## Work instructions
Reproduce the records verbatim from their first line through the line containing "point (359, 132), point", including both of those lines.

## Source records
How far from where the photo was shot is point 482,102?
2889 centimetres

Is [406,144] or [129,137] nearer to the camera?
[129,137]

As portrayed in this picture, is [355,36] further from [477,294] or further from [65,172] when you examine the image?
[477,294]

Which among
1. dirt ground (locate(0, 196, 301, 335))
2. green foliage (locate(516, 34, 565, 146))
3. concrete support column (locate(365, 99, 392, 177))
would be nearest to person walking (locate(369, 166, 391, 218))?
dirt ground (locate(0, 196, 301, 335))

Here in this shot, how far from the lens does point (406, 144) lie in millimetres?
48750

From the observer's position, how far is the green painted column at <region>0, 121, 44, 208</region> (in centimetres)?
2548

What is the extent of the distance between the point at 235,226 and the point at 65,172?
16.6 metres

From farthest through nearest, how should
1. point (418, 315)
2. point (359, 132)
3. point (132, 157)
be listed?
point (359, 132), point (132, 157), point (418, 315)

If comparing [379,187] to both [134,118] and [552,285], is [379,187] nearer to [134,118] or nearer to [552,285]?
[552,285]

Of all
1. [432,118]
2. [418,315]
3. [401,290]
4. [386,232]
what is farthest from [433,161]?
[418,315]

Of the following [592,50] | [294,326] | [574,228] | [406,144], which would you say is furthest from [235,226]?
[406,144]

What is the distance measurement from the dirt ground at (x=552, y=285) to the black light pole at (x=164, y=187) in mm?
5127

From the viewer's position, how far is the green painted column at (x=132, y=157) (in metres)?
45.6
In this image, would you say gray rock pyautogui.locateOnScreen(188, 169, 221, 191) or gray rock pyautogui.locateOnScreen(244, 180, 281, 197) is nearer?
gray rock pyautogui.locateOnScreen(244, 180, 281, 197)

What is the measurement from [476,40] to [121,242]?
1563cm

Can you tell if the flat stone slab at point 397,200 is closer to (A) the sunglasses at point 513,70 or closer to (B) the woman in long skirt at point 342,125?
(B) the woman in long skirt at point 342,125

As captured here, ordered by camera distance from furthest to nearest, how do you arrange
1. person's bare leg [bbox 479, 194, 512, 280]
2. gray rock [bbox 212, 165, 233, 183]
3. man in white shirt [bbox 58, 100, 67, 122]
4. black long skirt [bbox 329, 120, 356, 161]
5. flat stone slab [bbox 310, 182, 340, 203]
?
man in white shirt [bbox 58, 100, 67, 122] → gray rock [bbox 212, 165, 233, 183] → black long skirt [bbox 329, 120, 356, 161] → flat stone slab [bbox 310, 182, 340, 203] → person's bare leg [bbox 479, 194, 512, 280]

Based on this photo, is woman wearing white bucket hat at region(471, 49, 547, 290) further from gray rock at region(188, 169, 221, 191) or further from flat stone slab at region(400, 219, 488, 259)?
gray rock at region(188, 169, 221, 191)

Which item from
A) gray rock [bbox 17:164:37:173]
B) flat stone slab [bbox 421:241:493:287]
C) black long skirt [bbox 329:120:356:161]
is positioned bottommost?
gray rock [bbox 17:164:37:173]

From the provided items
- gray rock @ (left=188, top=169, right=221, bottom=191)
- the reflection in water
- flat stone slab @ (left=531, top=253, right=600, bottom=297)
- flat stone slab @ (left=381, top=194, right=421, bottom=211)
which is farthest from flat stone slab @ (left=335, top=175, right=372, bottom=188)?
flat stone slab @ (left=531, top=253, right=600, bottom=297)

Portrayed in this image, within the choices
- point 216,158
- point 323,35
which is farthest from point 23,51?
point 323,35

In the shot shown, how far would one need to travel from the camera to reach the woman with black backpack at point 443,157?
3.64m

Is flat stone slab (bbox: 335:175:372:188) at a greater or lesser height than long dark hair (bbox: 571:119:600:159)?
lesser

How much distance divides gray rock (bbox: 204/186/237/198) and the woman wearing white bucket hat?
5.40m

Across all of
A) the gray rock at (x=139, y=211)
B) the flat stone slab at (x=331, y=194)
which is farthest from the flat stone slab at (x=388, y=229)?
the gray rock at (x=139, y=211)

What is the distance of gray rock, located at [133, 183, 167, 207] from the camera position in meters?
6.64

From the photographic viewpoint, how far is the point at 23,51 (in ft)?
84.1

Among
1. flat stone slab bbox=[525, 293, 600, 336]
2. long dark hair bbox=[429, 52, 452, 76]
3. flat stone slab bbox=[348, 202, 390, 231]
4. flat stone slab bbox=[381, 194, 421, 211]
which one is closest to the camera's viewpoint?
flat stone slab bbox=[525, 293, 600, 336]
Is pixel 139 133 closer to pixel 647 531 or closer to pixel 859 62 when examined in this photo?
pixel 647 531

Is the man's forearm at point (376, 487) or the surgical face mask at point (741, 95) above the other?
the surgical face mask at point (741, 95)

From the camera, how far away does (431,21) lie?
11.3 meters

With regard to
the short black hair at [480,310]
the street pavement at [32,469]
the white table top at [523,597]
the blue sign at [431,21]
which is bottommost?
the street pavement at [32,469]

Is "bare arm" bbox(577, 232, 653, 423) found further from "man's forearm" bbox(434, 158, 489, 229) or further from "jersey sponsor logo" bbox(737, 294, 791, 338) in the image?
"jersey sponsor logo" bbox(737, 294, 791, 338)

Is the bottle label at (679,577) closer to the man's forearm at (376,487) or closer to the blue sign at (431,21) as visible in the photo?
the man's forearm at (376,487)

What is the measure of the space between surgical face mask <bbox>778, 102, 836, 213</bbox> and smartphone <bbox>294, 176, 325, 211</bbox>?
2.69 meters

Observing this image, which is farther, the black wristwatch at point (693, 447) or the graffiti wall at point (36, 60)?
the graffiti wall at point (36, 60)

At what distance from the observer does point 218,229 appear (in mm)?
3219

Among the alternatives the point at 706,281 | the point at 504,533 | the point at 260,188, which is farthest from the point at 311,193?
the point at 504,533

## Task response
How far from where the photo was shot is point 482,102?
2889 centimetres

Is [406,144] or [129,137] nearer to the camera?
[129,137]

As portrayed in this picture, is [355,36] further from [477,294] or further from [65,172] when you examine the image?
[477,294]

Which among
1. dirt ground (locate(0, 196, 301, 335))
2. green foliage (locate(516, 34, 565, 146))
3. concrete support column (locate(365, 99, 392, 177))
would be nearest to person walking (locate(369, 166, 391, 218))?
dirt ground (locate(0, 196, 301, 335))

Here in this shot, how far from the lens does point (406, 144) lie in millimetres?
48750

From the observer's position, how far is the green painted column at <region>0, 121, 44, 208</region> (in centimetres)?
2548

What is the extent of the distance between the point at 235,226 and the point at 65,172?
16.6 metres

From farthest through nearest, how should
1. point (418, 315)
2. point (359, 132)
3. point (132, 157)
be listed?
point (359, 132), point (132, 157), point (418, 315)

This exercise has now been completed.